- **CONSIGNES À SUIVRE**
a) Selon l'extrait, de quoi le médecin reste-t-il responsable ?
b) Indiquez si chacune des affirmations suivantes concorde avec l'extrait, en répondant par oui ou par non et en citant les mots décisifs. (i) La loi du 9 juin 1999 visait à garantir le droit à l'accès aux soins palliatifs. (ii) Le secret médical est d'autant moins partagé que le réseau compte d'intervenants. (iii) Le droit aux soins peut être restreint pour des raisons financières.
c) Recopiez s'il vous plaît le passage de l'extrait allant de « Lien et métissage » jusqu'à « et les usagers. » inclus.
---------- EXTRAIT PROPOSÉ ----------
Lien et métissage des pratiques de terrain éclairent les logiques des uns et des autres, pour dépasser les a-priori respectifs et susciter une mise en cohérence et des synergies positives entre la psychiatrie, le reste du tissu sanitaire et social et les usagers.

Mais cet objectif de travail est très loin d’être facile à atteindre et, pour prendre tout son sens, doit faire l’objet d’un questionnement permanent sur ses enjeux, ses limites et ses risques :

- il est indispensable d’aller vers une clarification suffisante des identités et positions professionnelles de chacun, d’aller au-delà des empathies réciproques et des élations groupales fusionnelles qui confondent les logiques d’intervention ;

- il faut savoir la difficulté de promouvoir des réseaux vivants autres que contextuels et en équilibre instable, leur modélisation dérivant, la plupart du temps, sur leur bureaucratisation où l’évolution des pratiques vient se réduire à la signature d’une convention ;

- dans la multiplication des décideurs, institutions ou intervenants, il est indispensable de bien préciser, et c’est là un point très délicat, quelles sont les responsabilités de chacun dans le « réseau ». Le médecin, lui, reste responsable des prescriptions médicales qu’il prend personnellement ;

- le risque de dilution dans le social et de démédicalisation des interventions existe. Les soins seraient alors insidieusement délégués, faute de moyens suffisants, à des partenaires utilisés alors par le dispositif sanitaire comme un renfort sous qualifié ;

- enfin et surtout, questionnement au regard de la nécessaire transmission d’informations utiles à nos partenaires. Le secret médical se voit d’autant plus partagé que le réseau compte d’intervenants. Nous devons rester attentifs, voire critiques, sur le mythe de la transparence et rappeler la valeur et la place de la confidentialité. « Enjeu éthique de l’intime fondateur du soin en psychiatrie » que rappelle C. Barthélémy : « dans notre discipline, le trouble concerne le psychisme et il est indissociable de l’intime du sujet, de ce qui l’institue comme être singulier créateur de sens ».

3 - Droits des malades

« La personne qui est malade ne perd pas pour autant les droits fondamentaux dont elle dispose en tant que citoyen ». Ce principe essentiel guide les réformes législatives.
C’est avec la loi n° 99-477 du 9 juin 1999 visant à garantir le droit à l’accès aux soins palliatifs (JO n° 132 du 10 juin 1999, p. 8487) que le législateur a souhaité créer au sein du Code de la santé publique un chapitre préliminaire consacré aux Droits de la personne malade et des usagers du système de santé marquant ainsi une volonté politique de mieux garantir ces droits. Ceux-ci ont été confortés par la loi relative aux droits des malades et à la qualité du système de soins (4 mars 2002).

Le droit aux soins, principe fondamental, ne doit pas être empêché par des considérations d’ordre financier. Il suppose qu’un minimum d’équipements soit mis à disposition des patients notamment en termes de structures de soins extrahospitalières en nombre suffisant et d’accès facile.
---------- DONNÉES FOURNIES ----------
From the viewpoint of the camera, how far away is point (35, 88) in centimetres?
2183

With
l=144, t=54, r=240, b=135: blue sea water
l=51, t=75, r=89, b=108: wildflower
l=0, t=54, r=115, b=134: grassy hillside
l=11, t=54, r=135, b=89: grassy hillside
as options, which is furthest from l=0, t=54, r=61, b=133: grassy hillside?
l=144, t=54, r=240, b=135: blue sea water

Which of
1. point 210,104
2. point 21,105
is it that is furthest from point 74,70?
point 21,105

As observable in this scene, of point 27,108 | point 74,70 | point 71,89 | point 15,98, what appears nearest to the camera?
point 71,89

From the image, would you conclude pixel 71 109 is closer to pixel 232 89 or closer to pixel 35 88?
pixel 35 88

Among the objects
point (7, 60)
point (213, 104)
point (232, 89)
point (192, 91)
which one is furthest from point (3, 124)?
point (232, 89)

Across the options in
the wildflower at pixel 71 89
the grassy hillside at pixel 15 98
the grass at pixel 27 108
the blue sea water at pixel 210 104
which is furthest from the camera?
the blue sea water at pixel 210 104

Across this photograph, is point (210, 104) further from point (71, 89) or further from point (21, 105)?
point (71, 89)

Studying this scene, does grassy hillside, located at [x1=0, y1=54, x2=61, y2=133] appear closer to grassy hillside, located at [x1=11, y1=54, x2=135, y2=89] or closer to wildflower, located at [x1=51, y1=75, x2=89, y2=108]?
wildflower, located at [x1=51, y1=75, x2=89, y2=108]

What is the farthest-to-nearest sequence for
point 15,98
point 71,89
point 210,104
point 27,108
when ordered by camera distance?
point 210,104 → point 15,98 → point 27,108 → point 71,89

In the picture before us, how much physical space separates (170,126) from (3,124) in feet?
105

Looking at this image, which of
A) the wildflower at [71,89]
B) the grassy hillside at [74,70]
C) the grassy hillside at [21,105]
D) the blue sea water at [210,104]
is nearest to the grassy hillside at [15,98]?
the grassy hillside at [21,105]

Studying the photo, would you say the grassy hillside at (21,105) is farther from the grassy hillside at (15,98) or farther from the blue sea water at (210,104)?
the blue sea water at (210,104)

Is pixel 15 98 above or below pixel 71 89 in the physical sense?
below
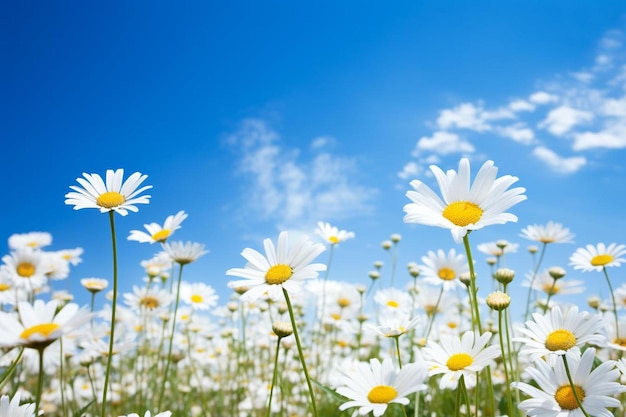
----------
- **RÉPONSES AUX CONSIGNES**
a) Des prescriptions médicales qu'il prend personnellement.

b)
(i) Oui : « la loi n° 99-477 du 9 juin 1999 visant à garantir le droit à l’accès aux soins palliatifs ».
(ii) Non : « Le secret médical se voit d’autant plus partagé que le réseau compte d’intervenants ».
(iii) Non : « Le droit aux soins, principe fondamental, ne doit pas être empêché par des considérations d’ordre financier ».

c)
Lien et métissage des pratiques de terrain éclairent les logiques des uns et des autres, pour dépasser les a-priori respectifs et susciter une mise en cohérence et des synergies positives entre la psychiatrie, le reste du tissu sanitaire et social et les usagers.